Carlos II, último monarca de la
casa de Austria en España, murió sin descendencia el 1 de noviembre de 1700. En
su lecho de muerte, tras largas vacilaciones, nombró como su sucesor al duque
de Anjou —nieto de su hermana María Teresa de Austria y de Luis XIV de Francia—,
que fue proclamado rey con el título de Felipe V, primer Borbón en el trono
español. Esta decisión provocó el inicio de la guerra de Sucesión que enfrentó
al nuevo monarca con los partidarios del Archiduque Carlos de Austria, hijo de Leopoldo
I de Habsburgo y Margarita Teresa de Austria, también hermana de Carlos II.

- - - - - - -

# Ejercicios propuestos:
1 – Según el texto fuente, ¿con qué título fue proclamado rey el duque de Anjou?
2 – Cita literalmente el texto fuente desde "Carlos II, último" hasta "de Carlos II.".
Los datos no guardan relación con el texto fuente.

# Datos proporcionados:

- - - - - - -

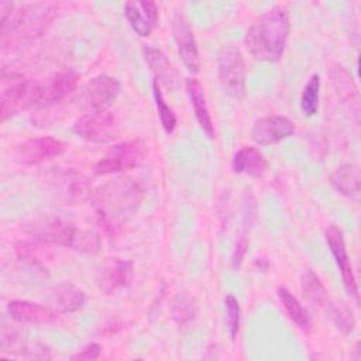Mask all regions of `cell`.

- - - - - - -

# Respuestas:
1 – Con el título de Felipe V.

2 –
Carlos II, último monarca de la
casa de Austria en España, murió sin descendencia el 1 de noviembre de 1700. En
su lecho de muerte, tras largas vacilaciones, nombró como su sucesor al duque
de Anjou —nieto de su hermana María Teresa de Austria y de Luis XIV de Francia—,
que fue proclamado rey con el título de Felipe V, primer Borbón en el trono
español. Esta decisión provocó el inicio de la guerra de Sucesión que enfrentó
al nuevo monarca con los partidarios del Archiduque Carlos de Austria, hijo de Leopoldo
I de Habsburgo y Margarita Teresa de Austria, también hermana de Carlos II.